* START SELECTION *

Things took a dark turn several months later, when Randolph was granted a restraining order against Underwood, due to alleged harassment and stalking. (She ultimately dropped the order in November of last year.) Talking to Roberts about the breakup, Underwood said, "I would like to say sorry for how things ended... I messed up."
In his 2020 memoir The First Time: Finding Myself and Looking for Love on Reality TV, Underwood wrote about dealing with rumors that he was gay during his senior year in high school. "The rumor became so rampant in our small town, even my mom heard about it," he wrote. Later in the book he mused, "Sometimes I wonder if my life would have been much easier if I had been gay." While promoting his book in March of last year, Underwood told Entertainment Tonight that starring on The Bachelor helped him come to terms with his sexuality: "[The show taught me] that I'm straight and I'm very, very attracted to Cassie [Randolph] and women."
When asked to address the women who may feel "misled" by his appearance on The Bachelorette, The Bachelor, and Bachelor in Paradise, Underwood said, "I would understand why they would think that way... I do think I could have handled it better, I'll say that." Though he's sorry for "dragging people into my own mess of figuring out who I was," Underwood admitted that he's grateful for his experience on the show. "Without The Bachelor franchise, I don't know if this would have ever came out."

* END SELECTION *

→ DIRECTIVES:
a) Using the Underwood excerpt, answer each question:
(i) Who was granted a restraining order against Underwood?
(ii) What is the title of Underwood's 2020 memoir?
(iii) Which three shows does the excerpt name as the ones Underwood appeared on?
b) Decide whether each statement agrees with the Underwood excerpt, answering yes or no and quoting the words that settle it:
(i) Randolph dropped the restraining order in November of last year.
(ii) Underwood says he regrets his experience on the show.
(iii) The rumors that Underwood was gay spread during his freshman year of high school.
c) Go on with the Underwood excerpt, picking up after its final sentence.

* START SUPPLIED INFORMATION *

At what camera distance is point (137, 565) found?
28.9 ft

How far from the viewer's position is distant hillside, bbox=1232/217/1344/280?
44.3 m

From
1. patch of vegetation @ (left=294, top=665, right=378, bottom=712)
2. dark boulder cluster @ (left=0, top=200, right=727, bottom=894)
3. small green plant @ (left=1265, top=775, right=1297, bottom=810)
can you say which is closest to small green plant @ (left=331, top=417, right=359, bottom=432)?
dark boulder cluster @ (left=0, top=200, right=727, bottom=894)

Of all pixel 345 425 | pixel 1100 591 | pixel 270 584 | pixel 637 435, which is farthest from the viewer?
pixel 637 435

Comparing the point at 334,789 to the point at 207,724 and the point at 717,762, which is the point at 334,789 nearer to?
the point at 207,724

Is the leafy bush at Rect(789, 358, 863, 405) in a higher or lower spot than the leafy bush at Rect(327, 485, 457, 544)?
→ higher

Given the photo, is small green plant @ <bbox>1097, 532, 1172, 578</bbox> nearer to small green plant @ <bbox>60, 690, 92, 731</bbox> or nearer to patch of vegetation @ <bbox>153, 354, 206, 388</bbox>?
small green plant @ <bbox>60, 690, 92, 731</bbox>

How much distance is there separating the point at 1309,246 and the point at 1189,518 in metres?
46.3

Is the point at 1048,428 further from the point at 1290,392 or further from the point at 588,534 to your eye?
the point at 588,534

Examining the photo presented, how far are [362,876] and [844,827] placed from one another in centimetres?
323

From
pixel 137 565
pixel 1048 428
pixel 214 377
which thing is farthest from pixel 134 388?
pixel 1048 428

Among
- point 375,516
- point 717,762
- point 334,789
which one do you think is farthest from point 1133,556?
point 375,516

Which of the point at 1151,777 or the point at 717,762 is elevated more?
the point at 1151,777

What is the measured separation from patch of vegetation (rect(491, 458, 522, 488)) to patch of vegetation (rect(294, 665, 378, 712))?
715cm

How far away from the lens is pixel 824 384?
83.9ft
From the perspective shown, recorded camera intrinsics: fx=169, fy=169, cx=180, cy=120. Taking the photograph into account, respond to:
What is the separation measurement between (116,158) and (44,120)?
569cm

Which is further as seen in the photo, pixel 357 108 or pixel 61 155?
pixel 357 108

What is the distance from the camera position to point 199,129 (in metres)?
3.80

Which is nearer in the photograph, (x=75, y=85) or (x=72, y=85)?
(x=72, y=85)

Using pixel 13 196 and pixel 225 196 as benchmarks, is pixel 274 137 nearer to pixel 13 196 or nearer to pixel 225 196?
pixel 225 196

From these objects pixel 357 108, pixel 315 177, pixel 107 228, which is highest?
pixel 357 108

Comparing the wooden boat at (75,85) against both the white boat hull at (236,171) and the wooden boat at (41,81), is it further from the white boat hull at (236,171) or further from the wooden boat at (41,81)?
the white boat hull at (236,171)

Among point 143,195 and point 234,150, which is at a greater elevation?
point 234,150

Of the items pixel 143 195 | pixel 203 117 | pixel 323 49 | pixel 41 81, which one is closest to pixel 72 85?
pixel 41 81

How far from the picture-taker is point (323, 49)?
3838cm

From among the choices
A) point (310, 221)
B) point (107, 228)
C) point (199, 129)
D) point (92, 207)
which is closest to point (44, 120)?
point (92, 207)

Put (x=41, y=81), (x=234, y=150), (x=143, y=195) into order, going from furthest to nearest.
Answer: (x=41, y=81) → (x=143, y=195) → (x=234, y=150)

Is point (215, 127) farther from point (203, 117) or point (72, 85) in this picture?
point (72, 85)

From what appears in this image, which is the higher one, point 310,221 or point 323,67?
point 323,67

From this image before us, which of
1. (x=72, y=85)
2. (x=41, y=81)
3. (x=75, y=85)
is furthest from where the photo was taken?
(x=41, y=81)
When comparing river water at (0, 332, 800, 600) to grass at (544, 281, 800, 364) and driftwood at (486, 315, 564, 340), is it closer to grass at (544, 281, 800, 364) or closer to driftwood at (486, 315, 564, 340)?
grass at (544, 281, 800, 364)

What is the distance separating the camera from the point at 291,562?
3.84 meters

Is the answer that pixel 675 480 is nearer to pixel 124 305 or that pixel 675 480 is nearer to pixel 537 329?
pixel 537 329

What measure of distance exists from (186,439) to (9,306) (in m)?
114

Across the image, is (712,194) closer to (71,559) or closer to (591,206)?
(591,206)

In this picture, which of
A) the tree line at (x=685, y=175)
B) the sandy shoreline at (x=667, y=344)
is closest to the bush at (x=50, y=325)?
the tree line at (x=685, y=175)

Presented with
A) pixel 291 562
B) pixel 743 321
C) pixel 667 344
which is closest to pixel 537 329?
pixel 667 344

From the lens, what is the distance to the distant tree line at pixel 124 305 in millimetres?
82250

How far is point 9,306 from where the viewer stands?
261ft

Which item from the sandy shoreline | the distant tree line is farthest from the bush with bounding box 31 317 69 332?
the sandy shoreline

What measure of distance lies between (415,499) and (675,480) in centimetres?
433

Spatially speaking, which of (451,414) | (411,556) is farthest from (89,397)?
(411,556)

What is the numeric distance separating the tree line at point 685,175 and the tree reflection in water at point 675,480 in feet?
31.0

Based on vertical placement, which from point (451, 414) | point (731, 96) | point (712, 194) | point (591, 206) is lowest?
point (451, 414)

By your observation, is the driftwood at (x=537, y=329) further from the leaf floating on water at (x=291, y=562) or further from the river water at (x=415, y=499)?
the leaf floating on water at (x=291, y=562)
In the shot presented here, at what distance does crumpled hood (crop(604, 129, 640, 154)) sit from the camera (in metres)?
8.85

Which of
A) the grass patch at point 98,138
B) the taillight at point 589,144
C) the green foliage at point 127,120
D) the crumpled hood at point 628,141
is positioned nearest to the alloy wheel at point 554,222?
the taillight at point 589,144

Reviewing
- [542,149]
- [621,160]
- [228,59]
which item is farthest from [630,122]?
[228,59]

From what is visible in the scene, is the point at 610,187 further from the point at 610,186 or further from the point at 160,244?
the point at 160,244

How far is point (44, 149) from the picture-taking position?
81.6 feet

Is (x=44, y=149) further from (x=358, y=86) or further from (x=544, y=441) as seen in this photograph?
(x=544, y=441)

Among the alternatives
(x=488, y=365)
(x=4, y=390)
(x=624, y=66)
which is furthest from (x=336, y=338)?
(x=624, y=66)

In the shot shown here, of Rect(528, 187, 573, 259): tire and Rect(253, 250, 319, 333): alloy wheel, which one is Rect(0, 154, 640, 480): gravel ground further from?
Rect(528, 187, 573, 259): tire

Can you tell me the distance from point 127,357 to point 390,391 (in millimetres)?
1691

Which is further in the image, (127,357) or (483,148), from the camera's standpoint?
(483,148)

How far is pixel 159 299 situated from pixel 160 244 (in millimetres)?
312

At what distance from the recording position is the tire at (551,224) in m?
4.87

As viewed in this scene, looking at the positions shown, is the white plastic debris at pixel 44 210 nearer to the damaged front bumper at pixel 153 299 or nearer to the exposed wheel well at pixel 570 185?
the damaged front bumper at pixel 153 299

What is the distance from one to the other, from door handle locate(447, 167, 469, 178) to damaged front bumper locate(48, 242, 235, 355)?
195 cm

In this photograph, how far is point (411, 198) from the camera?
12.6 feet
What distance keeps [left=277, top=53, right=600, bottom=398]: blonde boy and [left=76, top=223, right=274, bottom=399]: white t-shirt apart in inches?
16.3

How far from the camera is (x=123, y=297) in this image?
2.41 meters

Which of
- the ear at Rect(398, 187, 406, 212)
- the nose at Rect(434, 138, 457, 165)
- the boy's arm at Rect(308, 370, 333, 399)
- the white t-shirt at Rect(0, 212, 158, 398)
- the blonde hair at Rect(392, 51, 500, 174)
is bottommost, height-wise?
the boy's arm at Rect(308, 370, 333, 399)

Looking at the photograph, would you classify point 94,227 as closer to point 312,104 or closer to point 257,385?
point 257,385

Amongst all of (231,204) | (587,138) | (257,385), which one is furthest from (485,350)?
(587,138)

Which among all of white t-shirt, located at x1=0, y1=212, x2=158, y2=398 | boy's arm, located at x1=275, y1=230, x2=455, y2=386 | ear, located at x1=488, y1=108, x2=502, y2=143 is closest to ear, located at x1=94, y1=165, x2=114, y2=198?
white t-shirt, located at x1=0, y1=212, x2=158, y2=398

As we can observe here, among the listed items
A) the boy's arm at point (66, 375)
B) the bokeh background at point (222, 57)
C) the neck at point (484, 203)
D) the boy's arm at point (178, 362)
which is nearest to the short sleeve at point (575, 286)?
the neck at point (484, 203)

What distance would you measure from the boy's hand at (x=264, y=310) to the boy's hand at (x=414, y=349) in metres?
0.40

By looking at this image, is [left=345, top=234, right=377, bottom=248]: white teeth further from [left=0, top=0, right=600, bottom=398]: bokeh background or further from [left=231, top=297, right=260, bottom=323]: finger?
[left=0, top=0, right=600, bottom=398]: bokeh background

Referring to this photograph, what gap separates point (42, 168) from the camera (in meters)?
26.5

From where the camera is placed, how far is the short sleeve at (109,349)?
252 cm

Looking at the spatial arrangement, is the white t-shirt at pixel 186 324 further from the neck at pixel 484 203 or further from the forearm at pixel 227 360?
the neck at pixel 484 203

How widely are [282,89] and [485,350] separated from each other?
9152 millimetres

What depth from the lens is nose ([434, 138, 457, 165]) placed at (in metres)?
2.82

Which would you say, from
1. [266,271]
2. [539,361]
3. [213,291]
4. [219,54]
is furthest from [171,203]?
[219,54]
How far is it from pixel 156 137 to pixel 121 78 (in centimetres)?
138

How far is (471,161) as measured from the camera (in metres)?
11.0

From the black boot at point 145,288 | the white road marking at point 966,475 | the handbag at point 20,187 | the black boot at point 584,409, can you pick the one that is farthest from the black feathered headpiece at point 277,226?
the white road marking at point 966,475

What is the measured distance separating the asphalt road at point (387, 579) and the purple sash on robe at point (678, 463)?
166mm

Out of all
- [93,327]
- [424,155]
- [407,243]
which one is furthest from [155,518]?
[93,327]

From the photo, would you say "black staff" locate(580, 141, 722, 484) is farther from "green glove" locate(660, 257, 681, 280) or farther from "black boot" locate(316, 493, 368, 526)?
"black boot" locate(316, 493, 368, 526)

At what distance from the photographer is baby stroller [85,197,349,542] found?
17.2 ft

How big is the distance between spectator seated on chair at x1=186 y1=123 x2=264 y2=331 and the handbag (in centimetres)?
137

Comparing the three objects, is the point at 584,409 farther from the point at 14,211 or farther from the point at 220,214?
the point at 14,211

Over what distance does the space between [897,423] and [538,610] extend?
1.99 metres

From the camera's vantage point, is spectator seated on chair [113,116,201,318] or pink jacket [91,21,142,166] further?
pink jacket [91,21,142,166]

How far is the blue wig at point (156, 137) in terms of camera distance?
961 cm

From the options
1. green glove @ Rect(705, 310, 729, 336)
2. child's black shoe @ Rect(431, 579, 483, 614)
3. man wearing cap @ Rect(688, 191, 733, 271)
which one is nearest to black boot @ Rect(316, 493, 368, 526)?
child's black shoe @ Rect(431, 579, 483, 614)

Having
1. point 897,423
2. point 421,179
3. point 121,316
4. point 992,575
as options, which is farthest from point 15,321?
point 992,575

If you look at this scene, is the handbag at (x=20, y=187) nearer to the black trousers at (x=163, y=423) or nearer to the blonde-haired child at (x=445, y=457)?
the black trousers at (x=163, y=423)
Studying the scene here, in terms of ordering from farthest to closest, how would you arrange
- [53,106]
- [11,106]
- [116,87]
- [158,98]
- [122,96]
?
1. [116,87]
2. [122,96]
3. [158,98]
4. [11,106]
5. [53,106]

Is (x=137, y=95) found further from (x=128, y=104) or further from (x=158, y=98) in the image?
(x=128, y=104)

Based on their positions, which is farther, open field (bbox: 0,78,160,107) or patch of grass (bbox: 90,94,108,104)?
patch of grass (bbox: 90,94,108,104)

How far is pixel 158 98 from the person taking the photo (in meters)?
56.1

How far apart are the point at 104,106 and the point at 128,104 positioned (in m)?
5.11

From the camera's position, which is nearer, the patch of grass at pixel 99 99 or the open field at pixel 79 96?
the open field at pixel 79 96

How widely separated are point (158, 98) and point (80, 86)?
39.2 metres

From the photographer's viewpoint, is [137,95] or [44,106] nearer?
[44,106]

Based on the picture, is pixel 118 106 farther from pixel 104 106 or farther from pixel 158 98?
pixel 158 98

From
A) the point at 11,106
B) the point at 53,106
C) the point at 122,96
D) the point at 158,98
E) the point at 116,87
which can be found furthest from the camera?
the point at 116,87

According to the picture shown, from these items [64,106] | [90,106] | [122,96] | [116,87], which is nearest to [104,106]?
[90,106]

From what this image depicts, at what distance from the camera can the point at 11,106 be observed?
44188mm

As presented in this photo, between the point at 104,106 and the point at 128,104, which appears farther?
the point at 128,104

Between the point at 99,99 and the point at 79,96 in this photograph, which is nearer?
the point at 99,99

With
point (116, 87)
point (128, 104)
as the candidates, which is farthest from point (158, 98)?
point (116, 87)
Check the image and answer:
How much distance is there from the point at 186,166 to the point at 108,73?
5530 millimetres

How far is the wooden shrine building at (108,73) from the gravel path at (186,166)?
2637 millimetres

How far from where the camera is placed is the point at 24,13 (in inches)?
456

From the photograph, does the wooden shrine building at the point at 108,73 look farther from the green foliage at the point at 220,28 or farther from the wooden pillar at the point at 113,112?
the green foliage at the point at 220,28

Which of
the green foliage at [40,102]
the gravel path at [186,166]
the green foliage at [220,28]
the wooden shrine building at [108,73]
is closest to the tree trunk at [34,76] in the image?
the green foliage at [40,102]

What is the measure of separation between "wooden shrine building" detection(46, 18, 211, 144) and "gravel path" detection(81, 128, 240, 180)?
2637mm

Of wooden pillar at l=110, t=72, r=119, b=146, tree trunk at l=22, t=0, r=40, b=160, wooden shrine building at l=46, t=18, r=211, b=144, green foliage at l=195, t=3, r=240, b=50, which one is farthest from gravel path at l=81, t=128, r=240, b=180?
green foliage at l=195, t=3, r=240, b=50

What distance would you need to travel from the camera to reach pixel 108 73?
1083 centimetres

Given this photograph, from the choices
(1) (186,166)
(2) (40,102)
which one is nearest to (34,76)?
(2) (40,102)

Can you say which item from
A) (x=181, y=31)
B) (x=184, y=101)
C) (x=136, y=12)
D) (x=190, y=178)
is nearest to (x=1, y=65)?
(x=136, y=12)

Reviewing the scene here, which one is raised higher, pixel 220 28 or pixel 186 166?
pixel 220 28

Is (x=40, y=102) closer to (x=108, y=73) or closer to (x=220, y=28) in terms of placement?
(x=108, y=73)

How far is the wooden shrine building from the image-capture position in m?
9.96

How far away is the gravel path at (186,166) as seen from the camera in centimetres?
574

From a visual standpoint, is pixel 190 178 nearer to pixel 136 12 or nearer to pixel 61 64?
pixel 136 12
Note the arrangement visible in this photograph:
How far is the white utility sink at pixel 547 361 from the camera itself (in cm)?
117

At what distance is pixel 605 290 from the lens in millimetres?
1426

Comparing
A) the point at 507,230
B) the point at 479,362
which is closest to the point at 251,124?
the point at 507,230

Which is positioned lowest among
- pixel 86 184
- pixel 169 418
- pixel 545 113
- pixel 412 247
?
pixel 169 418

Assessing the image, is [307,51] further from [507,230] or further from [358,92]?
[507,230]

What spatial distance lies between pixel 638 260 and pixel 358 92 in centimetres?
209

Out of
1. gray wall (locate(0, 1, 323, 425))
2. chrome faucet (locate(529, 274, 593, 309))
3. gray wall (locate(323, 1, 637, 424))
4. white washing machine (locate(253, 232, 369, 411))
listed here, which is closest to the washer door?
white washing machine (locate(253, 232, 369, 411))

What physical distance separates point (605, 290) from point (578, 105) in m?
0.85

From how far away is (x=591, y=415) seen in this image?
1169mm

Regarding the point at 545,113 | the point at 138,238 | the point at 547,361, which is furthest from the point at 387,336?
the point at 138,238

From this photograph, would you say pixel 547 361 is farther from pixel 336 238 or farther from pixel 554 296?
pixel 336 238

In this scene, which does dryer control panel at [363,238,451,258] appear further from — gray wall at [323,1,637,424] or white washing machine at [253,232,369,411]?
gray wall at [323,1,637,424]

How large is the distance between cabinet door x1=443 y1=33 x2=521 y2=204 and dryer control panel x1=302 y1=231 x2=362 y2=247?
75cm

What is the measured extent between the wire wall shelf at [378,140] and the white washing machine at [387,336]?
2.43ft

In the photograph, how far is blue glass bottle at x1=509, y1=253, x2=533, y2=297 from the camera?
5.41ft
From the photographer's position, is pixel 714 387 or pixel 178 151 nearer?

* END SUPPLIED INFORMATION *

→ RESPONSE LIST:
a)
(i) Randolph (Cassie Randolph)
(ii) The First Time: Finding Myself and Looking for Love on Reality TV
(iii) The Bachelorette, The Bachelor, and Bachelor in Paradise

b)
(i) Yes: "She ultimately dropped the order in November of last year."
(ii) No: "Underwood admitted that he's grateful for his experience on the show."
(iii) No: "during his senior year in high school."

c)
Producers of The Bachelor franchise issued this statement of support in the wake of Underwood's announcement: "We are so inspired by Colton Underwood's courage to embrace and pursue his authentic self. As firm believers in the power of love, we celebrate Colton's journey in the LGBTQIA+ community every step of the way." And GLAAD's Head of Talent, Anthony Allen Ramos, said in a statement, "Every LGBTQ person's journey to discovering and accepting their authentic self is different, and Colton Underwood's decision to share his truth with the public reminds us that there is no set timeline for coming out. Given the large and loyal fandom who know Colton from The Bachelor, his coming out and discussion of his faith will hopefully open eyes to the millions of out and proud LGBTQ people who are also people of faith."